Cosa emerge con maggiore evidenza in questo andamento? Non zavorre psicologiche, la Juve non sembra avvilupparsi in brutti pensieri, era molto più frustrata e nervosa nelle gare precedenti. Non un deficit di dinamismo, anche se non c’è neanche il contrario, una superiorità nella velocità. Pesano maggiormente una diversa determinazione, che si esprime nel nostro essere per lo più in ritardo sulle seconde palle. E, cosa più grave, una fisicità mal gestita, riassunta nella prestazione nei primi 45 minuti di Rabiot. Che perde contrasti dove dovrebbe vincere e, soprattutto, non porta a termine cavalcate a briglia sciolta che sono concesse dalla libertà di movimento che ha a disposizione e anche da come la squadra lo lancia. Anche Yildiz, che pure ha l’intelligenza per proporsi sul cerchio di centrocampo e contribuire nelle uscite, manca nello spunto decisivo.

Tutti sembrano un po’ giocare per proprio conto, si accendono, portano palla e “sperano” che qualche compagno li abbia seguiti. Non è che manchi, peraltro, anche un’idea strategica: sono tanti i lanci per McKennie, ma non riusciamo a creare vere occasioni su quel versante. E più in generale, è davvero bizzarro che al termine del primo tempo di opportunità dall’una e dall’altra parte non se ne siano create, a eccezione dei 2 gol, che hanno più che mai un carattere episodico, basti considerare che il nostro rigore nasce da una rimessa laterale.
L’inizio ripresa è negativo: non solo non si riesce a giocare quando si ruba palla, ma nel copione del primo tempo dove si gioca a ping-pong – che per la verità ha ben altra raffinatezza di questo gioco confuso – prendiamo un gol che sembra condannare i nostri squilibri, il non saper rispondere adeguatamente agli impulsi altrui. Si pareggia subito, con un exploit che potrebbe essere persino didascalico per tutto quel che c’è e non facciamo quasi mai: cambio di gioco di Yildiz arretrato, Gatti che va a pressare alto, Locatelli che fa un assist di prima e Rabiot che si ricorda come si fa a trovare la porta.

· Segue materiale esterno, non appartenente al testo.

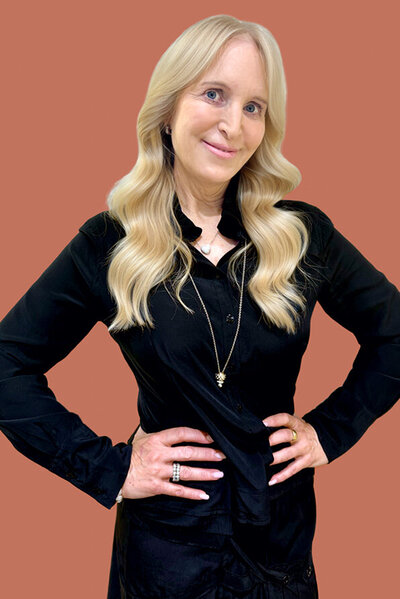 Isabella, Female hairdresser with short brunette curls, wearing a fitted black top and trousers, posing confidently.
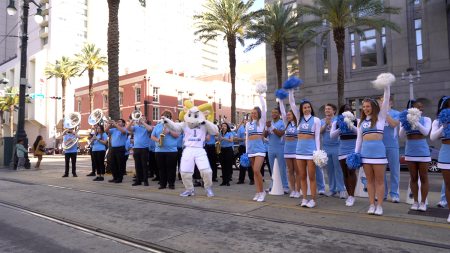 The UNC band playing on a street.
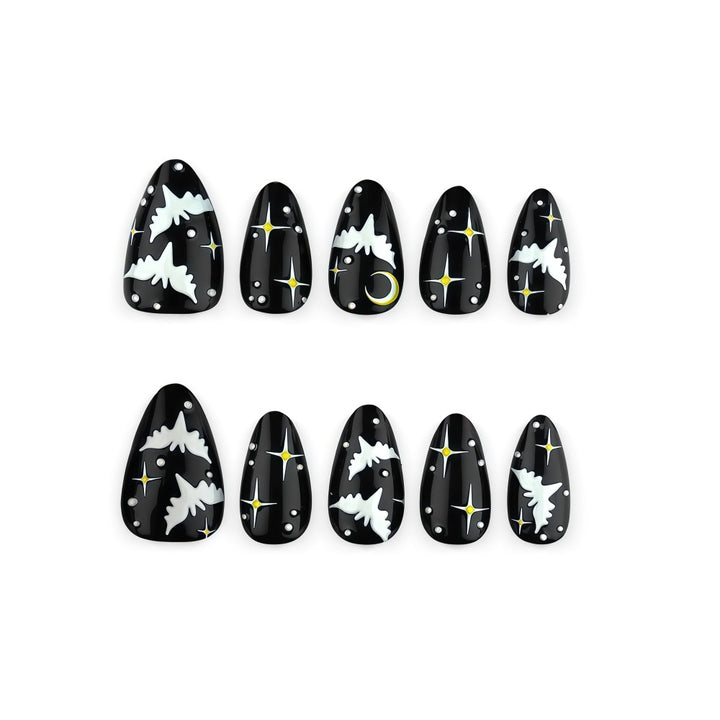 Artificial nails in creative Halloween bat design Stornfield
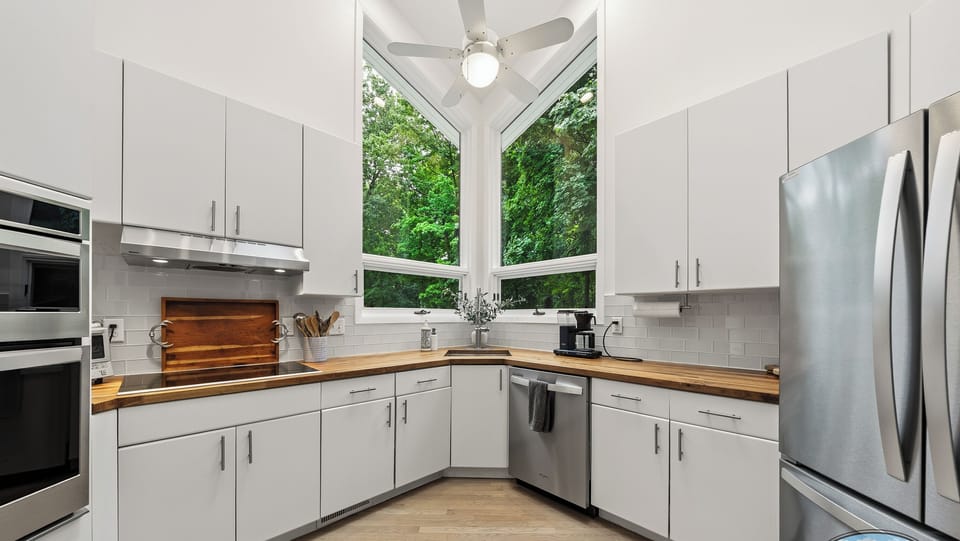 Fully equipped kitchen with dishwasher, large refrigerator  and electric stove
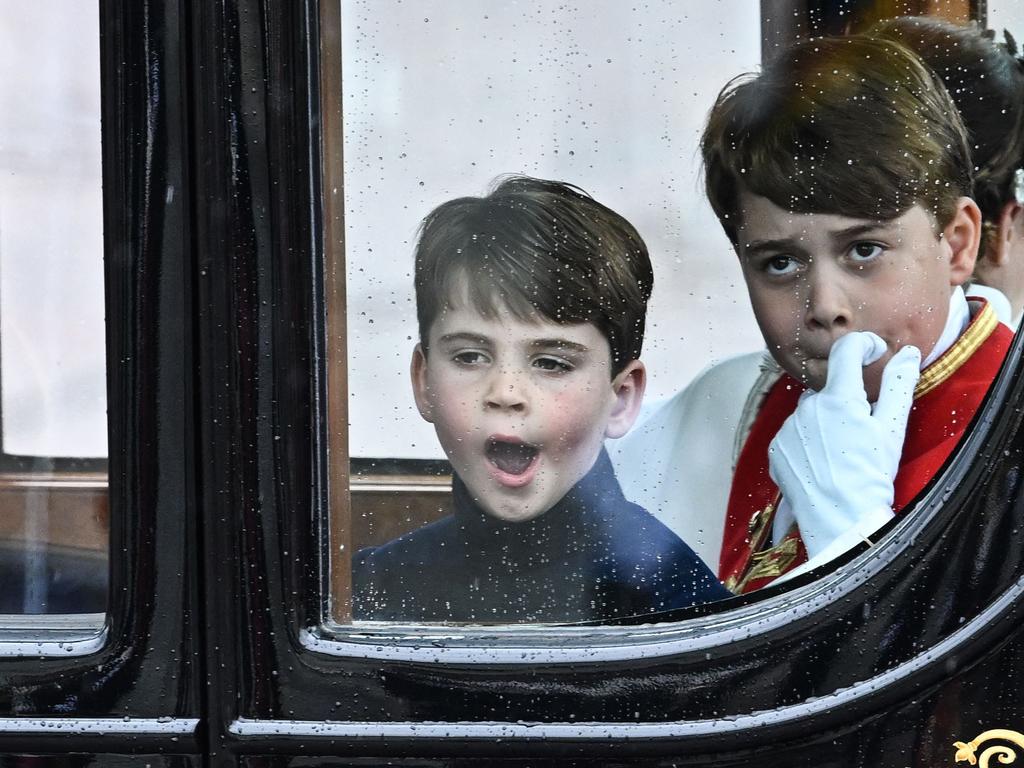 Prince Louis and Prince George travel back to Buckingham Palace from Westminster Abbey. Picture: AFP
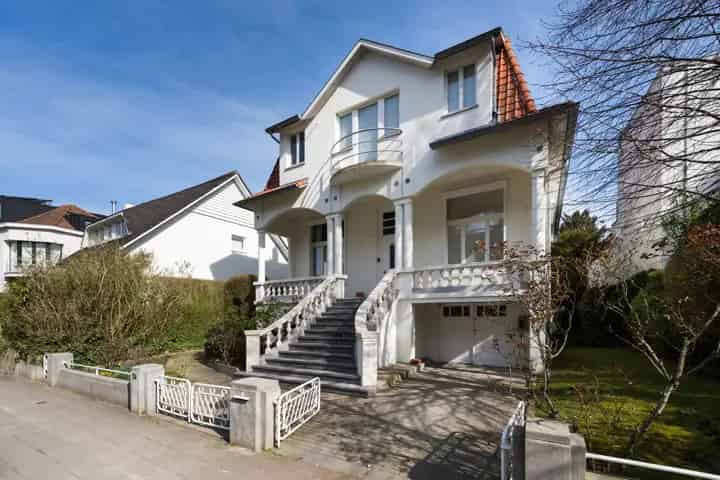 Gezinswoning 4 slaapkamers  tuin garage  renovatie 1990 2005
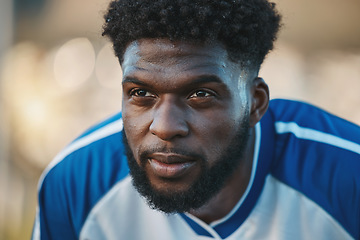 Image showing Soccer player, thinking or tired black man in sports training, game or match breathing on a field pitch. Face, fatigue or exhausted African athlete in football workout or fitness exercise on break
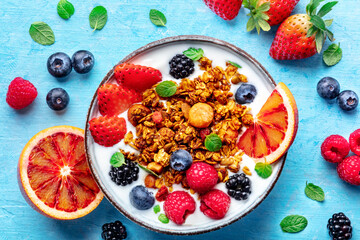 Granola with yogurt and fresh fruit. Organic gourmet muesli, overhead flat lay shot on a blue background, with ingredients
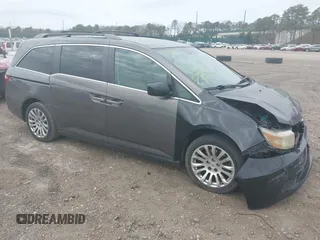 2011 Honda Odyssey EX with VIN 5FNRL5H49BB082706, listed as a IAAI auction lot 42080414 with 228,176 mi miles and . Bid and sale history available at carsss.com. Image 1.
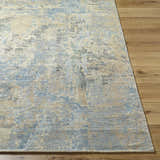 Close-up of the Greenhills Handmade Wool Area Rug, showcasing its beige, blue, and gray contemporary pattern on wood floors. Front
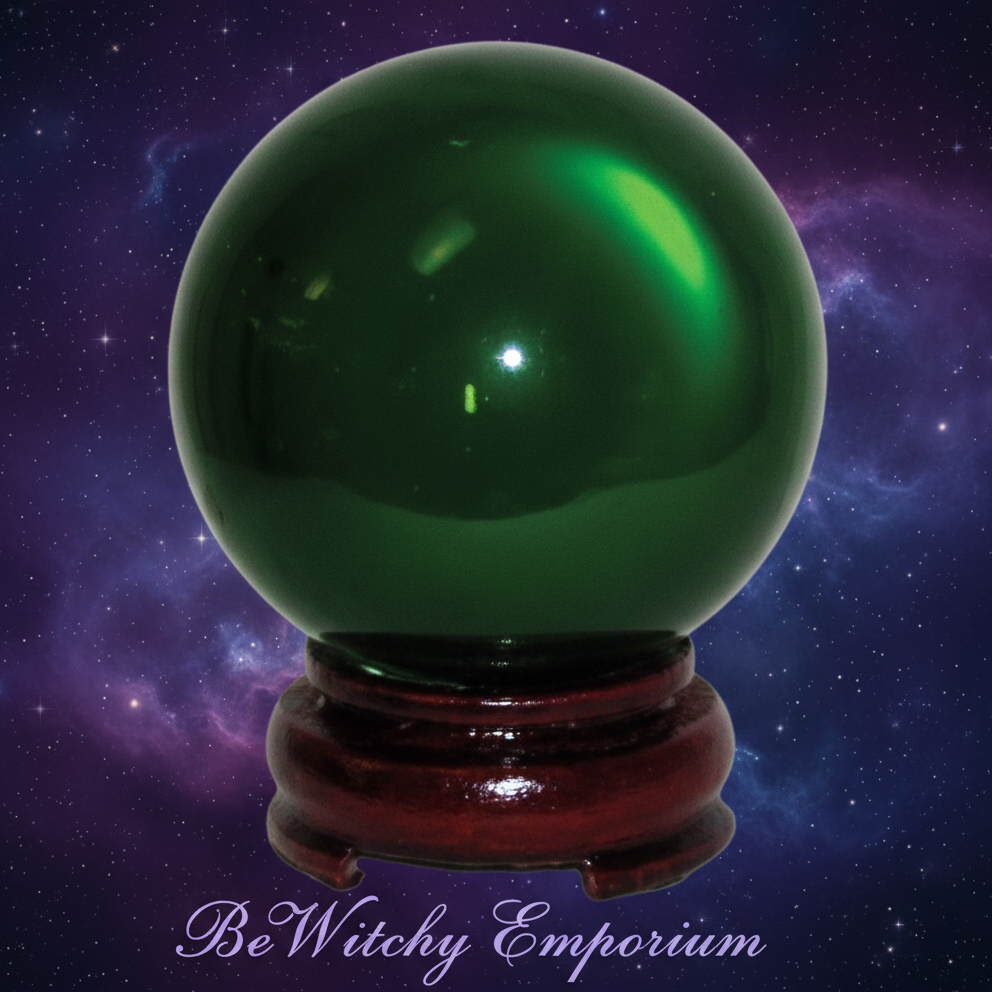 Exact green glass crystal ball with cosmic mystical styling and BeWitchy Emporium watermark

A quel punto, sul 2-2, ci sono due motivi a rendere interessanti la gara: psicologicamente dovremmo essere favoriti e il 4-3-3 che Allegri aveva pensato sullo svantaggio come risposta d’emergenza viene proposto con una certa convinzione. Cosa nasce da questa scelta? Una gara che non cambia in termini di proposta offensiva, la Juve prende campo ma è percepibile che si muova un po’ sulle uova, non sa bene cosa fare anche se ha voglia di impratichirsi, con Alcaraz il più positivo. Permangono gli sbandamenti che portano il Verona a tirare da fuori con una certa efficacia. Chiesa ha due spunti che non riescono a risultare decisivi. C’è una quantità di imprecisioni davvero eccessiva e tra perdite di tempo, falli, contrasti e allacciamenti non si prende ritmo. Anche se abbiamo vinto gare giocando decisamente peggio, è un altro pareggio che ci consegna grossi punti interrogativi su gli ultimi tre mesi della stagione.